--- START OF SELECTION ---
11.9. Tables

All data in the application framework is associated with a Table. Fundamentally, a Table is a Django model instance that defines the columns and attributes. In many senses that Table definition is similar to a SQL TABLE construct.

11.9.1. Overview

Tables are defined as part of report configuration source files. All tables are defined by instantiating a subclass of DatasourceTable that is specific to a particular data source.

Defining tables involves the following definitions:

Tables

Tables are the fundamental mechanism for defining the data that is to collected. Each table is a specific to a data source and is tied to a function in that data source to generate data based on the table’s columns as well as any static and dynamic criteria.

Columns

A table is fundamentally a two dimensional construct of rows and columns. The report configuration source file defines the columns associated with a table. The column binds a label and data type to data source specific fields that the table query function uses to populate data. Similar to a SQL table, some columns are key columns, the rest are data or metrics columns.

Table Fields

Table fields define the required and optional criteria associated with a table. Each data source can define a set of table fields that are required or optional for each type of table

Note that while tables are defined in the context of a report configuration source file, tables are only loosely coupled with a report via widgets. In fact, it is possible to run tables at the command line without running an entire report.
--- END OF SELECTION ---
| SHORT TASK 1 |
In the tables section, what does one instantiate to define a table?
| SHORT TASK 2 |
Write out the part of the tables section that begins at the words "A table is fundamentally" and stops after "an entire report.".
--- START OF GIVEN INFORMATION ---
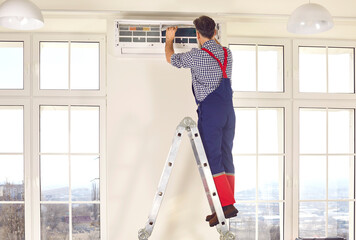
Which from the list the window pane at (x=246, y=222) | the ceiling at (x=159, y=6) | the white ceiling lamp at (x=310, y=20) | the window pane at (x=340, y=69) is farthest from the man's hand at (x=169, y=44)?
the window pane at (x=340, y=69)

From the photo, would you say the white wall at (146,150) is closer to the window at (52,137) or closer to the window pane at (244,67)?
the window at (52,137)

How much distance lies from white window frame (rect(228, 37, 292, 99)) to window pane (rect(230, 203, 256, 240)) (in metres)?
1.06

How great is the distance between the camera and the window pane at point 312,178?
4.79m

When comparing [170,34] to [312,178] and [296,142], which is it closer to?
[296,142]

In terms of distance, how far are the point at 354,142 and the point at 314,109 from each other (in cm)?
53

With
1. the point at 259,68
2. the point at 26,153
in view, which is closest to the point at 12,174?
the point at 26,153

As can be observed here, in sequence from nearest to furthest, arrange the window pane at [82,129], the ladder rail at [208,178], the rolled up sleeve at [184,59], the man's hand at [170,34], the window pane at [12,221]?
the ladder rail at [208,178], the rolled up sleeve at [184,59], the man's hand at [170,34], the window pane at [12,221], the window pane at [82,129]

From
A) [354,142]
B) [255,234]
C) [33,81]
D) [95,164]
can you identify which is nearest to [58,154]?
[95,164]

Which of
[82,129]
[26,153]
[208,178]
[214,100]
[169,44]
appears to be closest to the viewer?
[208,178]

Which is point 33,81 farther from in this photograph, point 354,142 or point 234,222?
point 354,142

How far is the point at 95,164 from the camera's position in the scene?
185 inches

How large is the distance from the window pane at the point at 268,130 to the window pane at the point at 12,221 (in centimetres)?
235

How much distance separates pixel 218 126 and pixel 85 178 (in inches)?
74.0

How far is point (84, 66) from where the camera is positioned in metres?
4.75
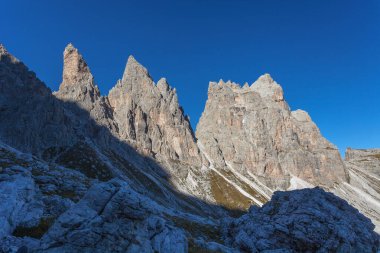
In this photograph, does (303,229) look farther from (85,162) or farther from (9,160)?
(85,162)

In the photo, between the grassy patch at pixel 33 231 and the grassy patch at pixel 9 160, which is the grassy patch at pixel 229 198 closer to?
the grassy patch at pixel 9 160

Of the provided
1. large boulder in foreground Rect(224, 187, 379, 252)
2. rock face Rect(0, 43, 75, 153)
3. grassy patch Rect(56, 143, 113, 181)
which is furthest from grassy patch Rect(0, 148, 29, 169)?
rock face Rect(0, 43, 75, 153)

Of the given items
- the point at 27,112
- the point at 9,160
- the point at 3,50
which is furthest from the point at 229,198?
the point at 9,160

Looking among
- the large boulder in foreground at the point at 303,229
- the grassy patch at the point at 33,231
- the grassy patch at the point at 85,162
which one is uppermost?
the large boulder in foreground at the point at 303,229

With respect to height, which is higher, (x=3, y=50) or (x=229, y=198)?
(x=3, y=50)

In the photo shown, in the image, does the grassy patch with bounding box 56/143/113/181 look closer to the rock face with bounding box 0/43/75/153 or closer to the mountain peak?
the rock face with bounding box 0/43/75/153

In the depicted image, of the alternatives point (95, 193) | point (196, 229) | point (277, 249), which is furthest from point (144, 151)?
point (95, 193)

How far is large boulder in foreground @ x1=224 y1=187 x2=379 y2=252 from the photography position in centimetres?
3366

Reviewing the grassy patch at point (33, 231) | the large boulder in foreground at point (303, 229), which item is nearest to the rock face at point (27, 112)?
the large boulder in foreground at point (303, 229)

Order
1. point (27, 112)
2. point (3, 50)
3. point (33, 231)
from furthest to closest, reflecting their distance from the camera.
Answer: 1. point (3, 50)
2. point (27, 112)
3. point (33, 231)

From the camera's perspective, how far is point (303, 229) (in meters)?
34.7

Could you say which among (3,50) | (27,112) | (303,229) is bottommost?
(27,112)

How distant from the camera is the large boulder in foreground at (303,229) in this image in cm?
3366

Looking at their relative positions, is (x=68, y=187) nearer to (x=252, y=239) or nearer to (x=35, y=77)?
(x=252, y=239)
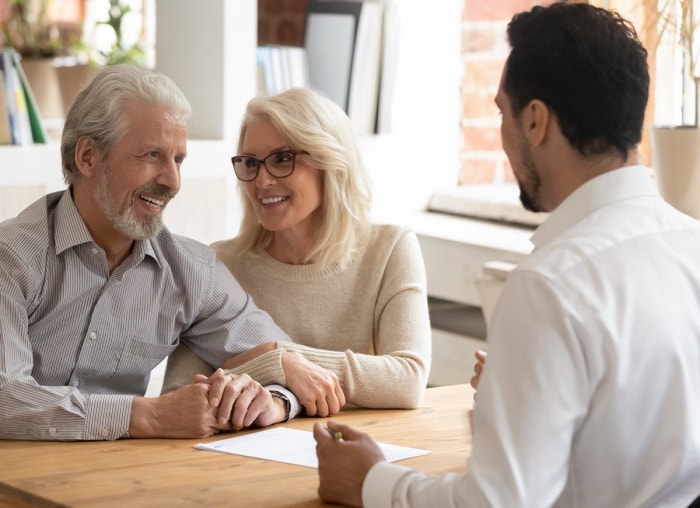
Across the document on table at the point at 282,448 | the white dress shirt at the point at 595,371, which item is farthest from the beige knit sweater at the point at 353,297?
the white dress shirt at the point at 595,371

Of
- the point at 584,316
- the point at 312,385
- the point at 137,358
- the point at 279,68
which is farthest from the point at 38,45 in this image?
the point at 584,316

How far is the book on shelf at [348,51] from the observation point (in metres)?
4.26

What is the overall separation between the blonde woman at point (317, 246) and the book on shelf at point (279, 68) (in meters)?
1.44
--- END OF GIVEN INFORMATION ---
| COMPLETE ANSWER 1 |
A subclass of DatasourceTable that is specific to a particular data source.

| COMPLETE ANSWER 2 |
A table is fundamentally a two dimensional construct of rows and columns. The report configuration source file defines the columns associated with a table. The column binds a label and data type to data source specific fields that the table query function uses to populate data. Similar to a SQL table, some columns are key columns, the rest are data or metrics columns.

Table Fields

Table fields define the required and optional criteria associated with a table. Each data source can define a set of table fields that are required or optional for each type of table

Note that while tables are defined in the context of a report configuration source file, tables are only loosely coupled with a report via widgets. In fact, it is possible to run tables at the command line without running an entire report.